PolarVec accepts FLAT-{IP,L2,COS,COSINE}-POLARVEC and FLAT-{IP,L2,COS,COSINE}-POLARVEC<N>, where <N> is a bit width from 1 to 8. If <N> is omitted or invalid, LynseDB uses the default bit width.

Binary variants:

collection.build_index("FLAT-HAMMING-BINARY")
collection.build_index("FLAT-HAMMING")
collection.build_index("FLAT-JACCARD-BINARY")
collection.build_index("FLAT-JACCARD")
collection.build_index("FLAT-TANIMOTO-BINARY")
collection.build_index("FLAT-TANIMOTO")
collection.build_index("FLAT-DICE-BINARY")
collection.build_index("FLAT-DICE")
collection.build_index("IVF-HAMMING-BINARY", n_clusters=256)
collection.build_index("IVF-HAMMING", n_clusters=256)
collection.build_index("IVF-JACCARD-BINARY", n_clusters=256)
collection.build_index("IVF-JACCARD", n_clusters=256)
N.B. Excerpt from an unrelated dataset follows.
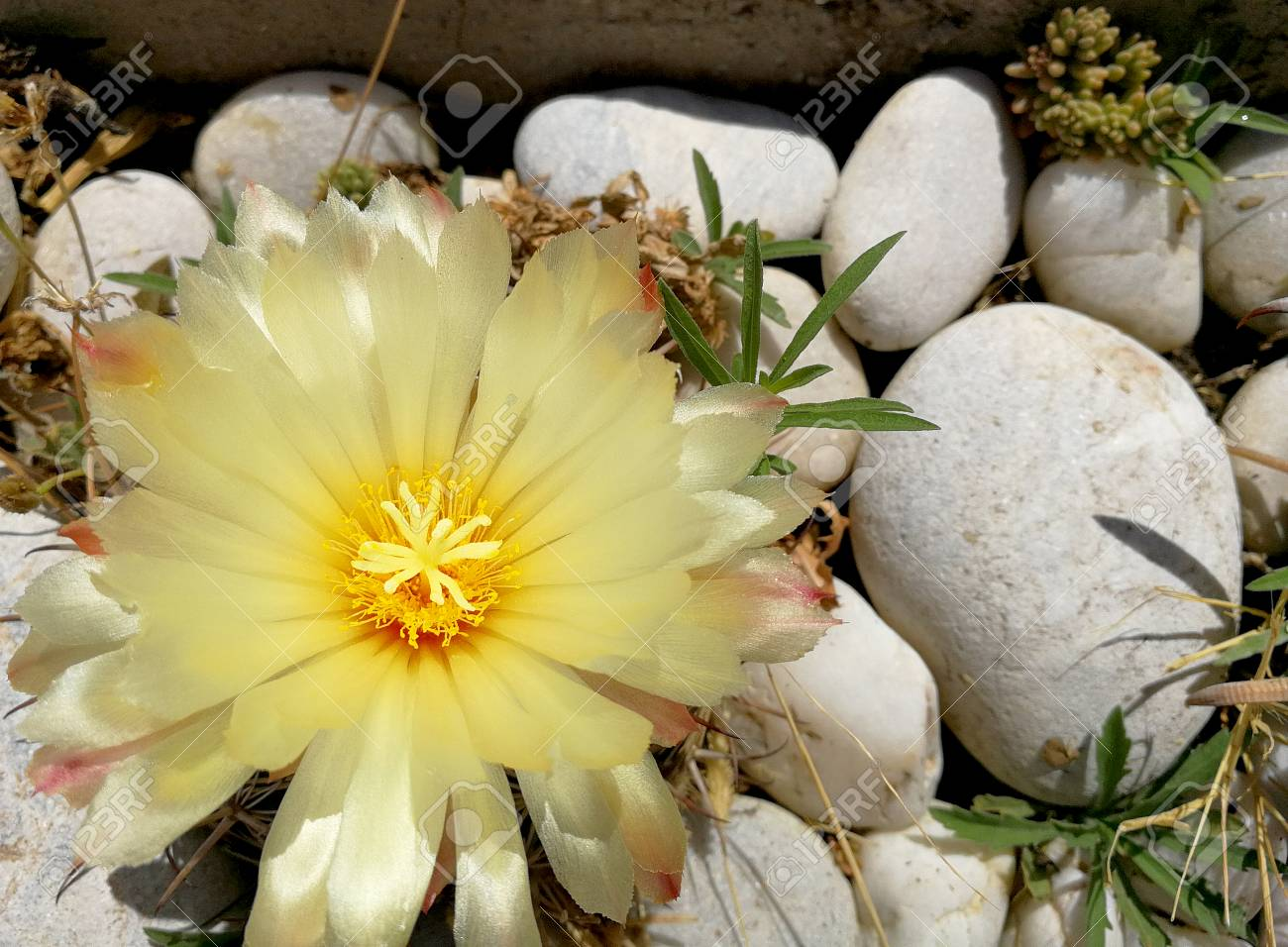 Yellow Cactus Flower Stock Photo Picture And Royalty Free Image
Troubleshooting index choices¶

Symptom	Try
Results differ too much from expected neighbors	Compare against `FLAT-*`; increase `nprobe`; rebuild index.
IVF recall is low	Increase `nprobe`, reduce `n_clusters`, or improve training data coverage.
HNSW latency is high	Lower `nprobe`, try IVF, or use a more selective `where` filter.
Memory use is high	Try DiskANN or quantized variants; reduce unnecessary named vector fields.
Index build is slow	Build after bulk ingestion, not after every small batch; monitor `/metrics` in server mode.
Binary index scores look inverted	Remember Hamming, Jaccard/Tanimoto, and Dice are lower-is-better distances.